Selected excerpt:
Assuming each octree node also holds its 3D index[1] in the octree (and its depth).

- Generate the 3D indices for the neighbor nodes of the query node (simply increment/decrement the 3D index of the query node in each dimension).
- For each potential neighbor, traverse the octree from the root, using the generated 3D indices to choose which path to take at each node with children.

In case the current node has neighbors at higher depth only (the octree is not complete/perfect), the traversal done in 2. will stop at the maximum reachable depth in the octree that is less or equal than the depth of the query node.

If the nodes hold a pointer to their parents, 2. can be improved by first finding the lowest common ancestor of the current node and each of its neighbors (this is done by finding the longest common binary prefix in their 3D indices) and starting the traversal to reach the neighbor only from this ancestor node.

Excerpted data:

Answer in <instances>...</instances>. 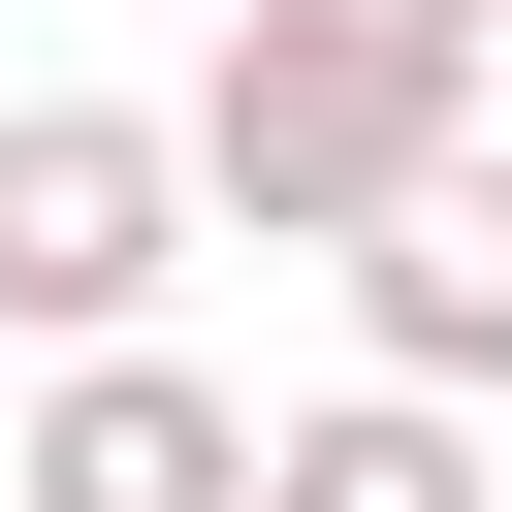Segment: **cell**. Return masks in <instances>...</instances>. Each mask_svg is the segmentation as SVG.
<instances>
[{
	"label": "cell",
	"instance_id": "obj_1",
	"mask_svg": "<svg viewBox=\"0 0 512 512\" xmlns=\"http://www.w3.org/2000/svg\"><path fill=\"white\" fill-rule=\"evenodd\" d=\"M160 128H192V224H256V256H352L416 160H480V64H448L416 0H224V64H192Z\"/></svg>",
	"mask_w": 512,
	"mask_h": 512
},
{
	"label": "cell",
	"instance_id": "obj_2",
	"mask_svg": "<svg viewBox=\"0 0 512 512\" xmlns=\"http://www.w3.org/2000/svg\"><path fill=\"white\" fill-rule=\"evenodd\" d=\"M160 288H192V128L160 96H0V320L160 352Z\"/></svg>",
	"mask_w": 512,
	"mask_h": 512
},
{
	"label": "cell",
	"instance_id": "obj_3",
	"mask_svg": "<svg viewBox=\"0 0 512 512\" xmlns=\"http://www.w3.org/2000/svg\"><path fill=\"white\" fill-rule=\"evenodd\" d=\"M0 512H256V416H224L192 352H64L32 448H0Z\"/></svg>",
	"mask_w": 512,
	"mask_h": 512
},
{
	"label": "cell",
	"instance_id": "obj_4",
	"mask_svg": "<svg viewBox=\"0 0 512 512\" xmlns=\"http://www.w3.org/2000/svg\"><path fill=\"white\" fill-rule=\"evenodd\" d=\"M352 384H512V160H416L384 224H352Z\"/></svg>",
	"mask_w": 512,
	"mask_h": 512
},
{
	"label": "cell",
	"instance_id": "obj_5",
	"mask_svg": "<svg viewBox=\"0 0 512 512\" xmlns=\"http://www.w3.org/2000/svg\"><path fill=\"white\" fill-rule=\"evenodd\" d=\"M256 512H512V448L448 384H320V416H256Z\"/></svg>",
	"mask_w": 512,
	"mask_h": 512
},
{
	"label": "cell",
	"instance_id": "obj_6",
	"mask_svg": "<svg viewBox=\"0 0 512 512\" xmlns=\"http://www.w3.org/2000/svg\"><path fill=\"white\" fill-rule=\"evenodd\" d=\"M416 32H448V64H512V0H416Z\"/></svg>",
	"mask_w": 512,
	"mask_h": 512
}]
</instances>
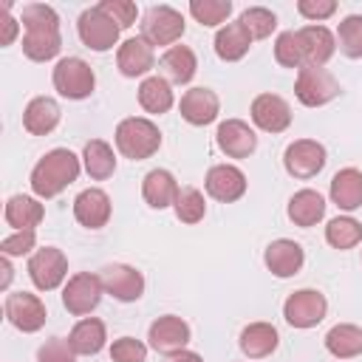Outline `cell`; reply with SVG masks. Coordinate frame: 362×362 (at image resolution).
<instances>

Aim A:
List every piece of information that the passage on finding octree neighbors says a node holds or may hold.
Aim B:
Write the next part of the passage on finding octree neighbors, starting after its last sentence.

Task response A:
- Its 3D index in the octree
- Its depth
- A pointer to its parent

Task response B:
[1]: The 3D index is simply the x/y/z coordinates of the node in the octree. For instance, the eight children of the root have 3D indices with 1 binary digit (these node are at located depth 1 in the octree): 0/0/0, 1/0/0, 0/1/0, 1/1/0, ... The sixty-four grand-children of the root have 3D indices with 2 binary digits (these nodes are located at depth 2 in the octree): 00/00/00, 01/00/00, 10/00/00, 11/00/00, 00/01/00, 01/00/00...